CHRISTOPHER ERIAN, DAVID BADE & MICHAEL ERIAN
Burnout in health care undermines the safety of patients and practitioners alike. Burnout is a serious problem in the hospital system in Australia with studies showing up to 58% of Australian health care workers report feeling moderate to severe burnout. A recent parliamentary inquiries into rural hospitals found unacceptable levels of harassment, victimisation, bullying and cover-ups in NSW hospitals, reinforcing studies that have found that up to 50% of doctors and trainees (not including medical students) have experienced bullying, discrimination, harassment or sexual harassment in the hospital system.
Why is this useful for rural and remote people to read?

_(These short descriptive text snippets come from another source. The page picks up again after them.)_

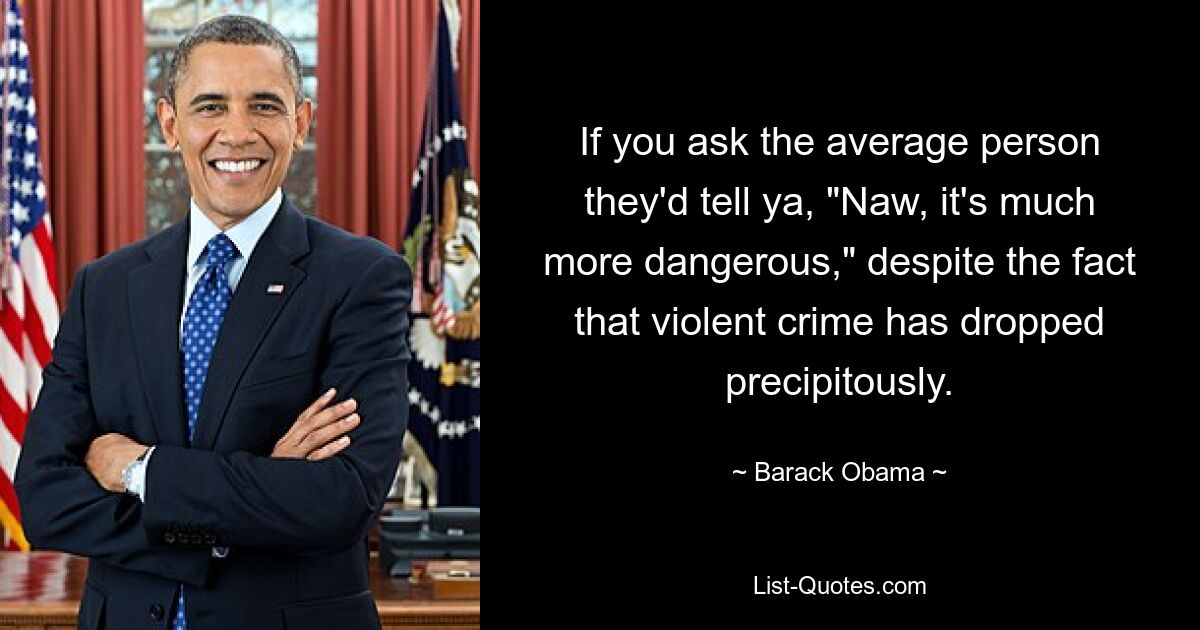 If you ask the average person they'd tell ya, "Naw, it's much more dangerous," despite the fact that violent crime has dropped precipitously. — © Barack Obama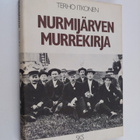 Terho Itkonen : Nurmijärven murrekirja (signeerattu, teki... - pikkukuva 1
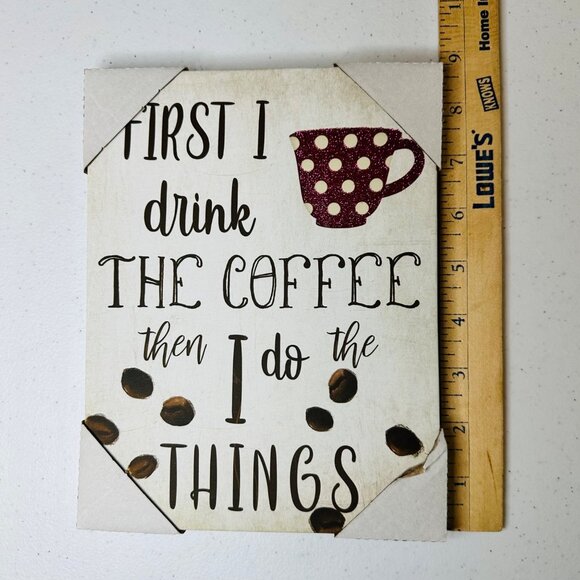 Coffee Themed Canvas Wall Art - First I Drink The Coffee Then I Do The Things - Picture 3 of 8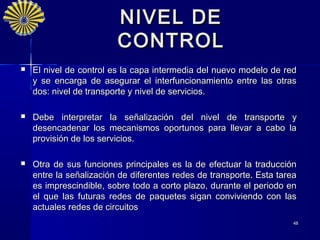 NIVEL DE
                         CONTROL
   El nivel de control es la capa intermedia del nuevo modelo de red
    y se encarga de asegurar el interfuncionamiento entre las otras
    dos: nivel de transporte y nivel de servicios.

   Debe interpretar la señalización del nivel de transporte y
    desencadenar los mecanismos oportunos para llevar a cabo la
    provisión de los servicios.

   Otra de sus funciones principales es la de efectuar la traducción
    entre la señalización de diferentes redes de transporte. Esta tarea
    es imprescindible, sobre todo a corto plazo, durante el periodo en
    el que las futuras redes de paquetes sigan conviviendo con las
    actuales redes de circuitos
                                                                      48
 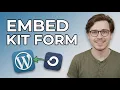 How to Embed Kit Form Into Wordpress 2026 Tutorial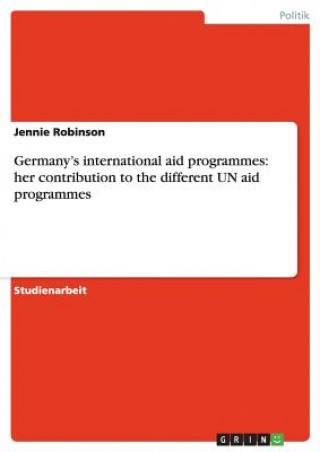 Kniha Germany's international aid programmes Jennie Robinson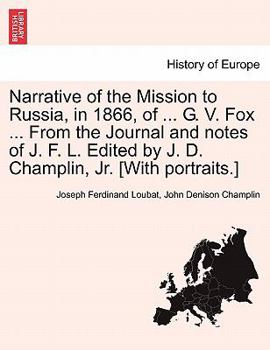 Paperback Narrative of the Mission to Russia, in 1866, of ... G. V. Fox ... from the Journal and Notes of J. F. L. Edited by J. D. Champlin, JR. [With Portraits Book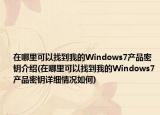在哪里可以找到我的Windows7产品密钥介绍(在哪里可以找到我的Windows7产品密钥详细情况如何)
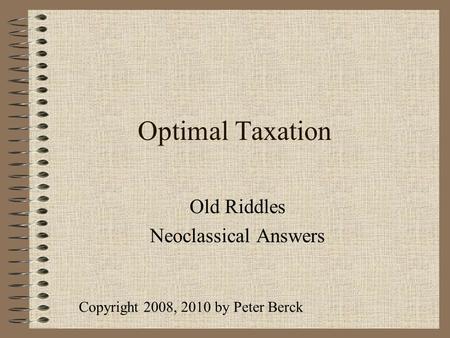 Optimal Taxation Old Riddles Neoclassical Answers Copyright 2008, 2010 by Peter Berck.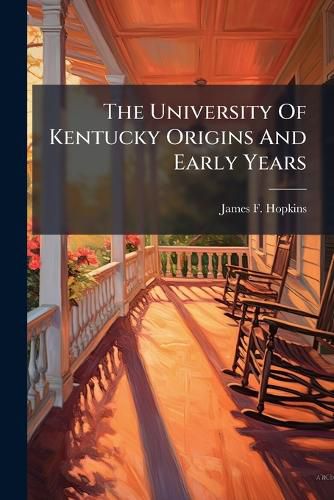 Cover image for The University of Kentucky Origins and Early Years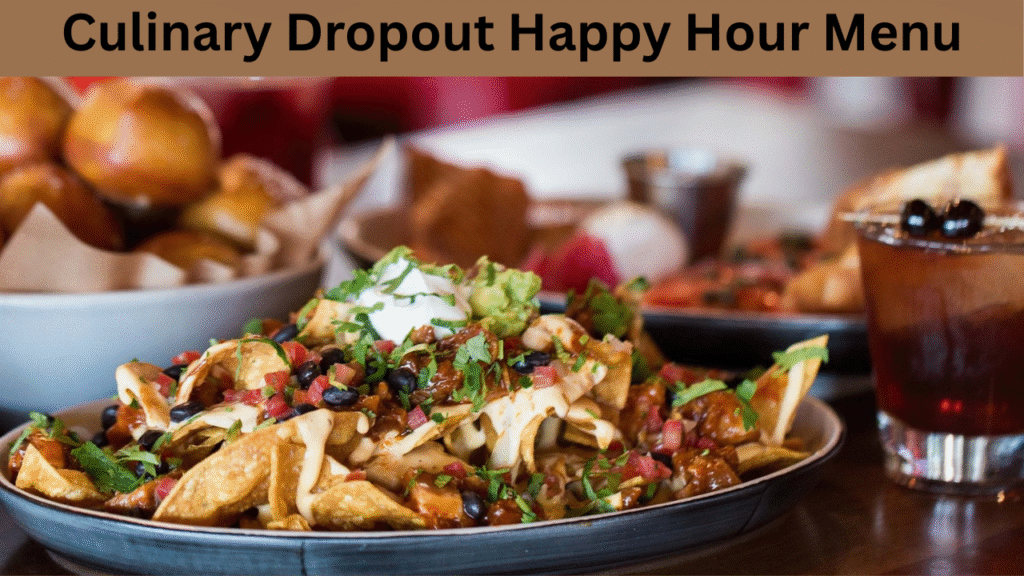 Culinary Dropout Happy Hour Menu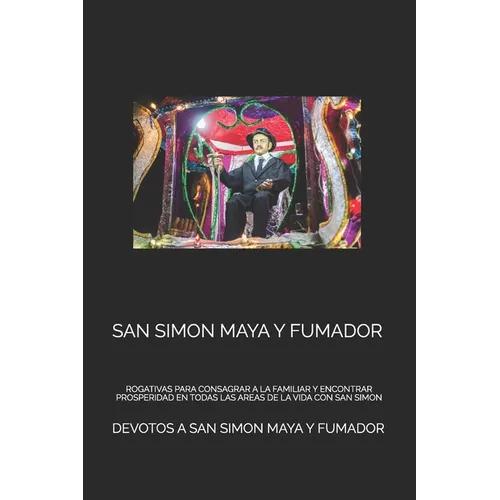 San Simon Maya Y Fumador: Rogativas Para Consagrar a la Familiar Y Encontrar Prosperidad En Todas Las Areas de la Vida Con San Simon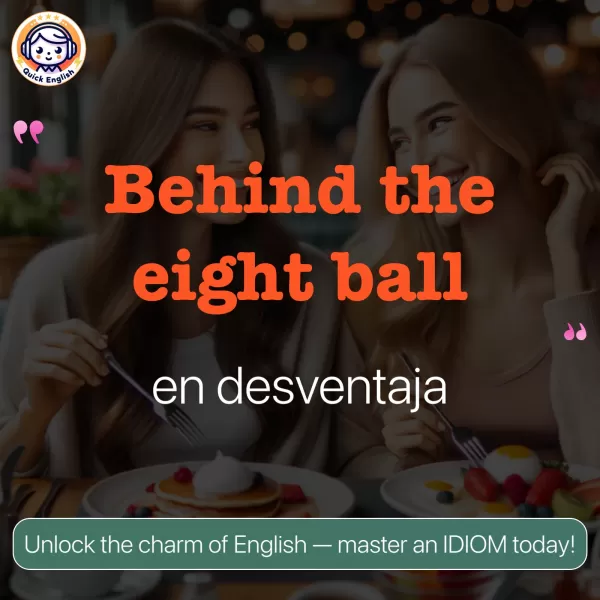 Behind the eight ball.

This document is useful to read by rural and remote people because it is important for rural people to understand the risks that burnout and bullying in public hospitals create for the loss of precious health staff in their communities. It makes clear that reforming the culture of the rural hospital system is critical to the sustainability of health services in rural and remote town, and as such it is not an organisational issue but an issue for the whole community. One way in which rural and remote health communities may be able help is to monitor the well-being of health staff in their communities and look for indicators of burnout, stress or unfair treatment. Where necessary, communities may raise concerns through the hospital operator, lodge a whistleblower complaint using the appropriate channels, or build a community campaign to advocate for staff affected to make them feel supported by their local community and seek reform of workplace practices. Rural hospital services may need to adopt, or revise existing, policies to ensure that staff have a good work/life balance, access employee assistance programs and have clear and transparent mechanisms to report unfair treatment and have it resolved.